*** SUPPLIED DATA Section Begins ***

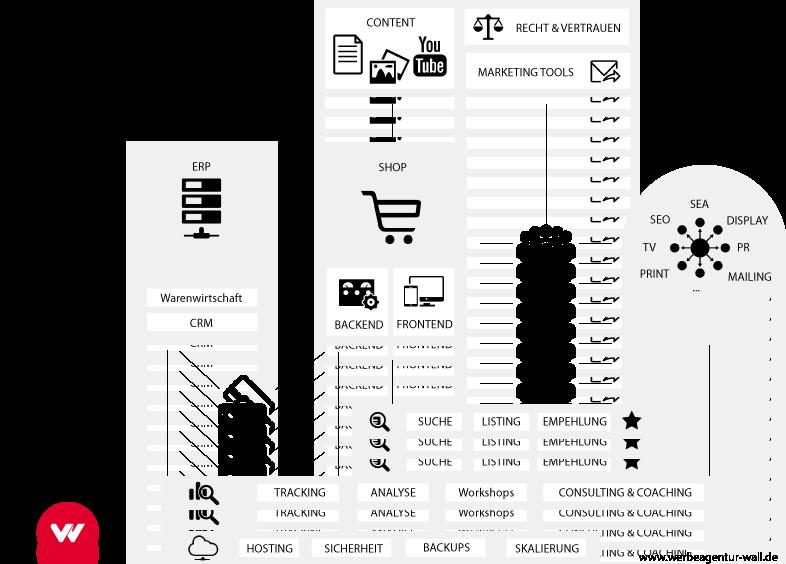 Onlineshop Ablauf mit Shopware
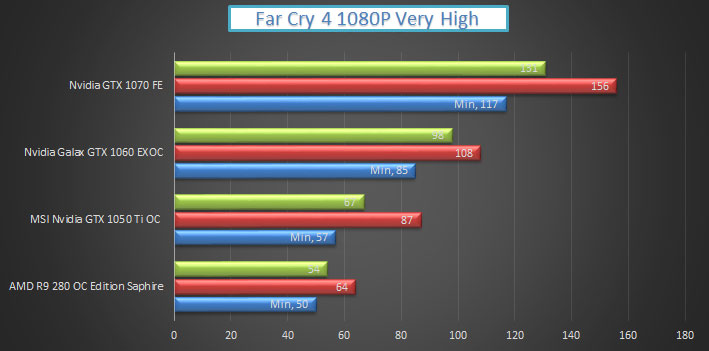 nvidia-gtx-1050-ti-gaming-fc4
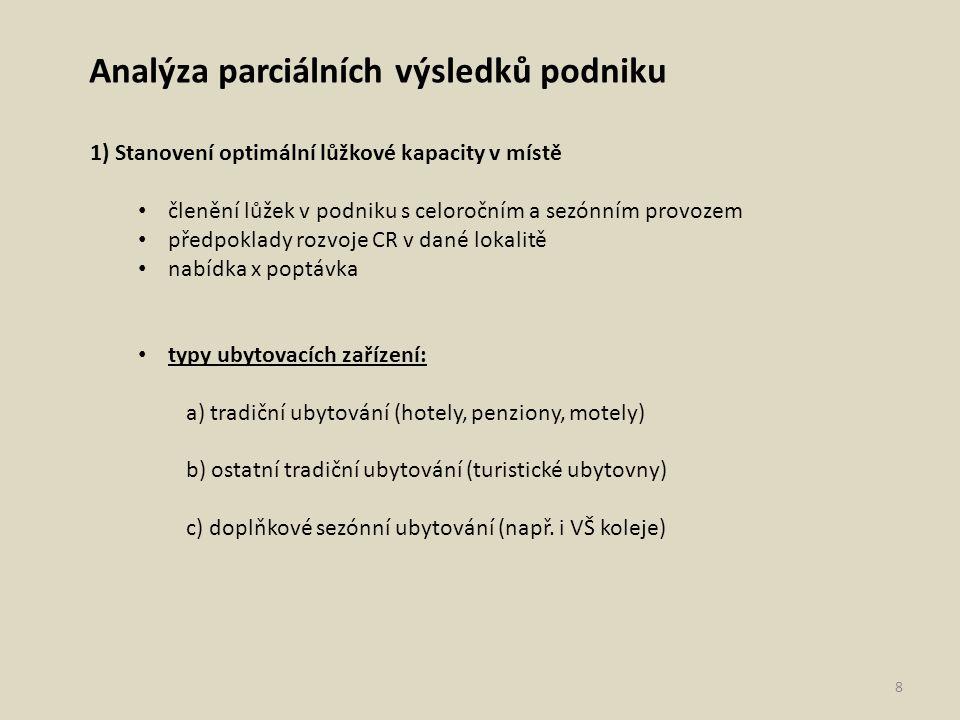 Analýza parciálních výsledků podniku 1) Stanovení optimální lůžkové kapacity v místě členění lůžek v podniku s celoročním a sezónním provozem předpokl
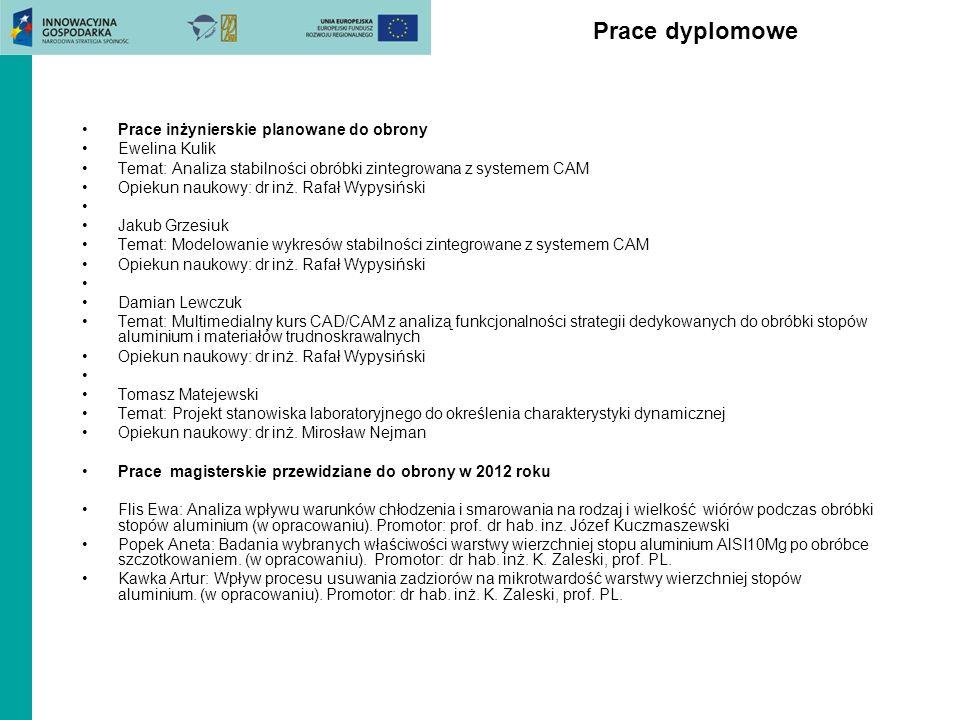 Prace dyplomowe Prace inżynierskie planowane do obrony Ewelina Kulik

*** SUPPLIED DATA Section Ends ***

Output the listing above exactly, pictures omitted.

> **OUTPUT OF THE TASK**
 Onlineshop Ablauf mit Shopware
 nvidia-gtx-1050-ti-gaming-fc4
 Analýza parciálních výsledků podniku 1) Stanovení optimální lůžkové kapacity v místě členění lůžek v podniku s celoročním a sezónním provozem předpokl
 Prace dyplomowe Prace inżynierskie planowane do obrony Ewelina Kulik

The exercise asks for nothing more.